Non ce ne voglia ma la non-convocazione di Chiesa è il più grande colpo dell’Italia perché è stato risolto alla radice il principale equivoco tattico dell’Italia all’Europeo. In qualsiasi zona del campo lo mettevi, Chiesa portava scompensi. Meglio farne a meno. E se mai dovesse tornare al massimo della forma nel Liverpool, probabilmente rimarrà comunque fuori perché basta un bastone per fermare una ruota che speriamo continui a girare domani sera contro Israele (a Udine, quarta partita del girone di Nations League che può garantirci lo status di testa di serie ai gironi per i Mondiali).

Più misteriosa la reiterata assenza di Locatelli considerando che il gioco di Thiago Motta non è troppo lontano da quello dell’Italia spallettiana. Non può essere l’età, Locatelli ha 26 anni e al Mondiale 2026 sarebbe all’apice della carriera, quindi è una questione di bilanciamento dei leader nella rosa. Il ct non ne vuole troppi per non otturare la crescita dei talenti emergenti, nella fattispecie Ricci per il quale intravede (a ragione) potenzialità sconfinate. Per lo stesso motivo sono spariti dall’azzurro Mancini e Cristante, che peraltro assorbono diversi veleni nella Roma, data la situazione: Pellegrini basta e avanza (Pisilli ne è immune, essendo debuttante). L’unico momento memorabile dell’Europeo porta la firma di Zaccagni, che in estate è diventato numero 10 e capitano della Lazio. Un motivo in più per convocarlo, no? No. Epurato pure lui, un po’ perché come Chiesa è un’ala che creerebbe un equivoco tattico, un po’ per non andare in overdose di capitani nella rosa.
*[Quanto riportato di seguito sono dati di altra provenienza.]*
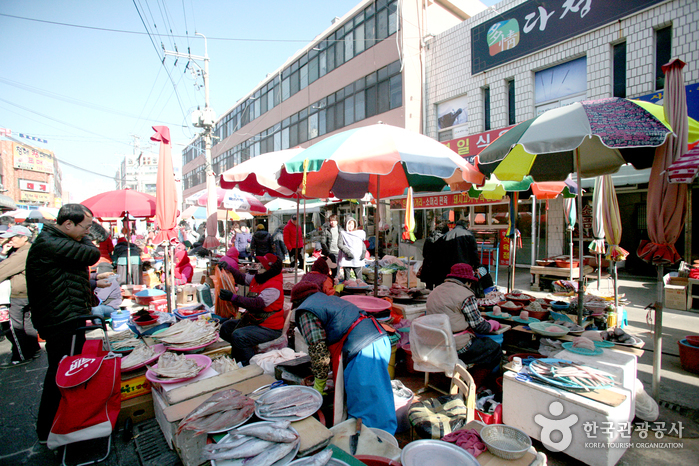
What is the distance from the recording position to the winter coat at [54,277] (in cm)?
290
Altro epurato è Jorginho, dopo che sembrava non se ne potesse fare a meno visto il ruolo chiave. Anche questa è una scelta che il ct ha procrastinato e che poi ha finalmente preso. Spalletti ha capito che il commissario tecnico non può far contenti tutti e non deve essere democratico. Deve selezionare. Deve decidere chi portare ma anche e soprattutto chi non portare. Se prima dell’Europeo il mantra era “la Nazionale aperta a tutti”, ora è la Nazionale chiusa a molti. In questo senso vanno lette le convocazioni ristrette a 23 elementi, due per ruolo più i tre portieri, anche per condurre allenamenti senza gente che resta a guardare. Si sta finalmente creando l’Italclub di cui si parla da anni. Una squadra di pochi, ma buoni.